**Description of the task:** Write a continuation of the blog post on Mormon Studies and spirituality, picking up after its final sentence.

**Document text:**
■ ■ ■ ■ ■ ■ ■

Monday, November 25, 2013

What is Mormon Studies? IV

For those who might be tempted to think that Mormon Studies does not consider spirituality, consider the following from the 2011 annual meeting of the American Academy of Religion:
"Further Light and Knowledge": Ways of Knowing in Mormonism and the New Spirituality
The title of this paper sounds very interesting. What is it about? Well the published abstract says:
This paper analyzes esoteric ways of knowing in Mormonism to illuminate how particular LDS women have synthesized, supplemented or replaced Mormonism with esoteric elements of twenty-first century New Spirituality. The New Spirituality is the current generalized spiritual milieu in the U.S.: dynamic, competitive, flexible, and hybrid—an inclusive category that can cover the wide range of non-institutional options available to Americans for spiritual self-expression as well as innovative theological trends in institutional religions. It can represent what Americans once considered to be New Age practices and ideas, such as astrology, reincarnation, channeling, and divination (the belief in and use of which are diffuse in American culture). It can also refer to what has become a revitalization of established religious traditions in America toward a progressive, more humanistic spirituality.

■ ■ ■ ■ ■ ■ ■

(Excerpts from a spatial dataset)
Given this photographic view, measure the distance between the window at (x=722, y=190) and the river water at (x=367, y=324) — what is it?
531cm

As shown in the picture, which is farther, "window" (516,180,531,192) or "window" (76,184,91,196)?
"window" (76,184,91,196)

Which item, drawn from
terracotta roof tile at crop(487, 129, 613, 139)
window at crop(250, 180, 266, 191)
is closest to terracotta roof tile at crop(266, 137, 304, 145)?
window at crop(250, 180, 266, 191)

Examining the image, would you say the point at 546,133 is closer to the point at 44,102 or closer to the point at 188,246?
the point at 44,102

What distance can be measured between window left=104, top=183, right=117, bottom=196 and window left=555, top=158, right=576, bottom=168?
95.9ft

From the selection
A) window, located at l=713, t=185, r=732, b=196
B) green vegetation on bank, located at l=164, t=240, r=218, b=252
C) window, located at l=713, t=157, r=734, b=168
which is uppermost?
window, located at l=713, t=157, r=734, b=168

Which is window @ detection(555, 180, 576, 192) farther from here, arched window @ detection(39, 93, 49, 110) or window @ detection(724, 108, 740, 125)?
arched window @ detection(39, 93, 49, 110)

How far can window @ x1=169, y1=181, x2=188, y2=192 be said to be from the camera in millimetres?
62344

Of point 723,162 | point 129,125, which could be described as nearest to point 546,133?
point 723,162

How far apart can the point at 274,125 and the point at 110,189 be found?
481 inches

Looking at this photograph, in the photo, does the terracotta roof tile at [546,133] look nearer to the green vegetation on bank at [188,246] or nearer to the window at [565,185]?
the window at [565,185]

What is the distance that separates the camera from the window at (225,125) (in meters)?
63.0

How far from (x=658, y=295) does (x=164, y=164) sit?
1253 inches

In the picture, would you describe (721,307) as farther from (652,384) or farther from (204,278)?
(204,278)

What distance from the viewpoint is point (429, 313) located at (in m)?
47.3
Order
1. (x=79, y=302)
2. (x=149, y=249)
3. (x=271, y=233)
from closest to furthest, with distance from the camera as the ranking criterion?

■ ■ ■ ■ ■ ■ ■

**Response to the exercise:**
So the paper is looking at how some Latter-day Saint women "have synthesized, supplemented or replaced Mormonism" with things "such as astrology, reincarnation, channeling, and divination" to reach a "more humanistic spirituality."

The presentation was by Doe Daughtrey, an instructor at Arizona State University and Mesa Community College. One might think, by reading the abstract, that the presentation was made in one of the esotericism sections, but instead it was presented in the Mormon Studies Consultation.

Well, this is certainly not mainstream Mormonism, but it is mainstream Mormon Studies.

Today's Maxwell Quote

From Sermons Not Spoken (1985), chapter 2:
The very repetitiveness of the cares of the world can thus make their claim on us predominant. Such cares can also create a self-serving rhythm to life, be it humdrum hedonism, humdrum humanism, or humdrum nihilism.

Once we are desensitized and dulled by the cares of the world, the routine of schedules and merely surviving becomes so consuming, so self-reinforcing, and so self-serving. Though we might be stirred to resist an outright political dictatorship, the dominating cares of the world keep us compliantly in our places. Thus, scarcely sensing what might have been, we are contented with what is.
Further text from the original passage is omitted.